■ Текст:
★ ★ ★

И тут же уехал в родной аул Верхний Чегем, расположенный так высоко в горах, что туда не дотянули телефонный провод. А для пущей надежности – загулял.

Разумеется, этот поступок не стоит сравнивать с тем, когда Кулиев пренебрег разрешением не идти с балкарцами в ссылку. Но и бегство в горы от срама – тоже поступок. Конечно, только на фоне ирреальной реальности, однако другой не было.

В чем истинное несчастье? В том, что и фон, и ирреальность настолько живучи, что переживают даже свою первопричину – страх.

…Номер «Литературной газеты» за 15 февраля далекого 1966 года. Обращение к советской общественности: «Мы, профессора и преподаватели филологического факультета Московского университета… не можем не выразить публично своего отношения к беспринципной деятельности Андрея Синявского».

Дальше – все, как положено. Отмываются от коллеги по факультету, только что осужденного на лагерный срок (Даниэль как чужак их не интересует):

«…Сочинения Терца полны ненависти к коммунизму, к марксизму и славным свершениям в нашей стране на протяжении всей истории Советского государства…Рука не поднимается воспроизвести… А русский народ… Он тоже оклеветан Терцем…Терц клевещет не только на советского человека – он клевещет на человеческую природу, на все человечество».

Широко, высоко замахнулись филологи, но в самом тексте ничего интересного нет; резанули, помнится, подписи этих обиженных за человека и человечество, то есть, собственно, две из них: «С. М. Бонди, профессор… В. Н. Турбин, старший преподаватель».

Знаменитый пушкинист – и специалист по Лермонтову, любимец своих студентов. Вдобавок – заметный, яркий критик…

Вот – отдал дань так называемой объективности, теперь можно расслабиться, позволив себе субъективную толику.

★ ★ ★

■ Фрагмент данных:
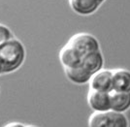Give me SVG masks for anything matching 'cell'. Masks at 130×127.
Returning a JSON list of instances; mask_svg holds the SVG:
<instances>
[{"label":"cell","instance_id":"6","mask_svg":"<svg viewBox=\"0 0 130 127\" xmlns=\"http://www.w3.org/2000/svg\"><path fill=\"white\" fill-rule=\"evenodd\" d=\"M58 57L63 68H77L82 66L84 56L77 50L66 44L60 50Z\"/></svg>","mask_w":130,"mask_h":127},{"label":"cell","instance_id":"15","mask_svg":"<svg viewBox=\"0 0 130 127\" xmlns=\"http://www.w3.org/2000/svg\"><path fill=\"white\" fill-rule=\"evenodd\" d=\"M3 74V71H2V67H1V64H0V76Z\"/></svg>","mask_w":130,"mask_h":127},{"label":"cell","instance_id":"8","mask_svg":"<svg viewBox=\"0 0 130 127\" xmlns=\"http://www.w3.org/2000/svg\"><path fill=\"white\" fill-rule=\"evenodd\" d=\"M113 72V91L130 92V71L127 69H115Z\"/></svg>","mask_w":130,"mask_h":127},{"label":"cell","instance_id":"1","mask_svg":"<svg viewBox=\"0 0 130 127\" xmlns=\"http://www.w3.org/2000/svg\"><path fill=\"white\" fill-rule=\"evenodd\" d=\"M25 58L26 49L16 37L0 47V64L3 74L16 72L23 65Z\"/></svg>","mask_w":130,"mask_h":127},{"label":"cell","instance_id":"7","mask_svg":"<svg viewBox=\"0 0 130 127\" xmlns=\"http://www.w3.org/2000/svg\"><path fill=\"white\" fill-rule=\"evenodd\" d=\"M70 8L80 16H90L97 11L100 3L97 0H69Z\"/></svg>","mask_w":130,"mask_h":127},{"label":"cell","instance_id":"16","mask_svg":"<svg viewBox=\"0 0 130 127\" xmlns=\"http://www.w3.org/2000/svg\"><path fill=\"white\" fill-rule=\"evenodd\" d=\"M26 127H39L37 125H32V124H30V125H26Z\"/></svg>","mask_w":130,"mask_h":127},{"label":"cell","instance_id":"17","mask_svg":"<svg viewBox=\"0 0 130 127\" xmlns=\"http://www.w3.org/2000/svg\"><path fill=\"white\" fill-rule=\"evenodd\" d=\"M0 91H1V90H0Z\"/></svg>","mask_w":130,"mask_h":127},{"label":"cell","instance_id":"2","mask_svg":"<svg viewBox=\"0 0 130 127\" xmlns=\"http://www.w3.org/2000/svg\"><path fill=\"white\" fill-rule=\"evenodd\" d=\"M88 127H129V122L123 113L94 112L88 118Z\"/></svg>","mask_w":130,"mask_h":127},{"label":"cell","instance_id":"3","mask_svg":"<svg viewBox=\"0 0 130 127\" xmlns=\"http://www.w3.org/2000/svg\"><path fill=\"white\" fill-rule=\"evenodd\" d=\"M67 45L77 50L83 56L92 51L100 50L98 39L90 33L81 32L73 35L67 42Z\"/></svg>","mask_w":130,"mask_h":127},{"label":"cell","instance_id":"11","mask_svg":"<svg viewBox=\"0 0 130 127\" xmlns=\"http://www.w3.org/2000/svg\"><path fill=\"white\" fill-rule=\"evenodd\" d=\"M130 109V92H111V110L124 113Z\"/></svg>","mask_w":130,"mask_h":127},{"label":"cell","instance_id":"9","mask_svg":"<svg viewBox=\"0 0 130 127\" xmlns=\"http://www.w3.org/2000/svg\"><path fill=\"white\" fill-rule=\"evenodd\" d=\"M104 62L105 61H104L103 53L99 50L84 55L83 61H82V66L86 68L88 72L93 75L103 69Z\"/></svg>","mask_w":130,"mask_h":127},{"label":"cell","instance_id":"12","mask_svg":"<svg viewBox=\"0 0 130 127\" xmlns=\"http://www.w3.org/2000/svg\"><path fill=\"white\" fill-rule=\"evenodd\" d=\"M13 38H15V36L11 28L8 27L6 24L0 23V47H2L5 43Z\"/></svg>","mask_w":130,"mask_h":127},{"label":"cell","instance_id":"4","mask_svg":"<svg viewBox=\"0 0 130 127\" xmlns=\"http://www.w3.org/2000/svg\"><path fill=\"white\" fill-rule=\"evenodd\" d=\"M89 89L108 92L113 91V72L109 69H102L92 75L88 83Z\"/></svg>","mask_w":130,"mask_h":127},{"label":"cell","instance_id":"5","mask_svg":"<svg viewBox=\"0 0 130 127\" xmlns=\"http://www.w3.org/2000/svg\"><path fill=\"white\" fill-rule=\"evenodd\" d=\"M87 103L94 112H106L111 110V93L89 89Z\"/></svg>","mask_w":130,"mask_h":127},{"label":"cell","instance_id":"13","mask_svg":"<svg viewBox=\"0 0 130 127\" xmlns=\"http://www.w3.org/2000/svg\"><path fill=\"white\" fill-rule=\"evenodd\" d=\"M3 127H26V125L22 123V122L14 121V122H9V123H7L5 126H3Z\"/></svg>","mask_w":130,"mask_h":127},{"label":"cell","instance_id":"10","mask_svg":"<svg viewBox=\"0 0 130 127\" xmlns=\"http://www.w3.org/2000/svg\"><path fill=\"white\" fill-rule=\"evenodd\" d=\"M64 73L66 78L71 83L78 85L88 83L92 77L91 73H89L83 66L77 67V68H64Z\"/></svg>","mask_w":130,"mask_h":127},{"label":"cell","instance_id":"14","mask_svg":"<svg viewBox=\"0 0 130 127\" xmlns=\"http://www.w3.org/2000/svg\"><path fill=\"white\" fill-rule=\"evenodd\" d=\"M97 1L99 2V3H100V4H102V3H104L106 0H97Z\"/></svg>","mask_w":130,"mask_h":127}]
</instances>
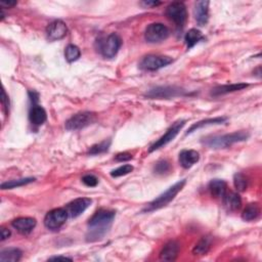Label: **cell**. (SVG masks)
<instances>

★ ★ ★

■ Задание 1:
Ответьте, пожалуйста, на вопросы по тексту:
(а) Как называется родной аул, куда уехали в горы?
(б) За какое число и год был номер «Литературной газеты» с обращением филологов?
(в) Чьи две подписи под обращением резанули автора?
■ Задание 2: Продолжите текст о филологах МГУ и деле Синявского с того места, на котором он заканчивается.
Записи для выполнения не понадобятся.

■ Ответ 1:
(а) Верхний Чегем.
(б) За 15 февраля 1966 года.
(в) С. М. Бонди, профессора, и В. Н. Турбина, старшего преподавателя.

■ Ответ 2:
Глупо скрывать, тем более в книге воспоминаний: Турбина как критика я терпеть не мог, чего не скрывал, впрочем, и в своих публикациях. Его статьи всегда казались мне эффектной – то есть рассчитанной на эффект – дешевкой. Натужными попытками парадоксальничать ради самого по себе парадокса. То смешает с дерьмом первый и дивный спектакль «Таганки» «Добрый человек из Сезуана», где ему остро не хватит критики капитализма; то отчаянно предположит, что милицейские сочинения Юлиана Семенова ожидает судьба Шекспира (помню, даже и Юлик, с самоуничижением незнакомый, был озадачен); то в книге с комсомольско-фамильярным заглавием «Товарищ время и товарищ искусство», вспомнив, как в детстве упоенно следил за столяром дядей Лешей, мастерившим тумбочку, спросит: «Но чем же ваятель или поэт хуже или лучше столяра?» И возмечтает об уничтожении всяких там таинств: «…Мы, став взрослыми, не должны отказывать себе в счастье видеть, как создается уже не простенькая тумбочка, а произведение искусства».

Вот, значит, до какого убожества можно довести идеи формальной школы; вот каким шаржем оборачиваются обещания Эйхенбаума и Шкловского показать, «как сделана «Шинель» Гоголя», «как сделан «Дон Кихот»…

И т. д.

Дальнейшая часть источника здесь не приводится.